» **To do**
Output the lines of this listing as a JSON list of strings, one string per line, skipping any blank lines.

» **Records to process**
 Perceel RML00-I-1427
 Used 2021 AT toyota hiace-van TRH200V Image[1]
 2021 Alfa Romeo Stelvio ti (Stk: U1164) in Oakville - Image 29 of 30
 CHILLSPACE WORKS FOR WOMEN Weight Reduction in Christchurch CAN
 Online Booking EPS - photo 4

» **Reply to the task**
[
  " Perceel RML00-I-1427",
  " Used 2021 AT toyota hiace-van TRH200V Image[1]",
  " 2021 Alfa Romeo Stelvio ti (Stk: U1164) in Oakville - Image 29 of 30",
  " CHILLSPACE WORKS FOR WOMEN Weight Reduction in Christchurch CAN",
  " Online Booking EPS - photo 4"
]